Each of you will receive a copy of a passage from Frankenstein. Read that page and then answer these questions as completely as you can on the back of your passage sheet. Just because this is hard does not mean you are doing a bad job. This part is supposed to be difficult.
What does section this remind me of? What I read or seen something similar before? What do I already know about this topic, character, idea, situation, etc?

Circle every unfamiliar word on your page. Look at at least 3 of them and put mini-definitions near the word on your page. Then make a note of what you DON’T understand about the characters or the events on the page. Then tell me what you want to know that the author doesn’t tell you, OR you may complain about what’s missing. Next, underline the MOST IMPORTANT idea on the page. It could be something that a character says or does. It could be the narrator explaining or describing something. Decide by thinking about what this idea has to do with understanding the whole book. Last, I want you to put ??? in the margin next to the craziest sentence on the page (opinion).

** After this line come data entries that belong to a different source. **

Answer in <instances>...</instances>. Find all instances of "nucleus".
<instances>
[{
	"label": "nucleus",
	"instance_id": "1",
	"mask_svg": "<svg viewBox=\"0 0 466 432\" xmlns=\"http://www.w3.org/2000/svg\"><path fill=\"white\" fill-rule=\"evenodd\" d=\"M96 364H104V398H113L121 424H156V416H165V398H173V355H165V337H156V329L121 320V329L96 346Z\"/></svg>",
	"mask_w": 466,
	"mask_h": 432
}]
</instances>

Visualize the scene you are reading. Answer these questions: what does this look like? Can I imagine the scene? Can I smell, taste or hear it? What would it feel like to touch or be near? How would I describe it differently than Shelley? Then describe it for me in 2-3 sentences.

Write down what you guess will come next, or predict what the author means, but does not say, on one section of your passage. Good readers do not have to be right, they just have to make the effort.

Summarize in 2 sentences what happens on your page. If you have dialogue, summarize what information or feelings are communicated. Do not paraphrase.

Use fix-up strategies to get the most out of your reading. Do you miss things sometimes when you read? Well, go back and check on what you normally miss. Re-read the hard part aloud in your head. Check the things that cause you problems. In Frankenstein, it could be the complicated descriptions or the Creature’s sophisticated language, for example. The more familiar you become with the problems you have reading, the more control you have over them. Knowing what is difficult for you is the first step to conquering that weakness. Then write down what you did in 1-2 sentences.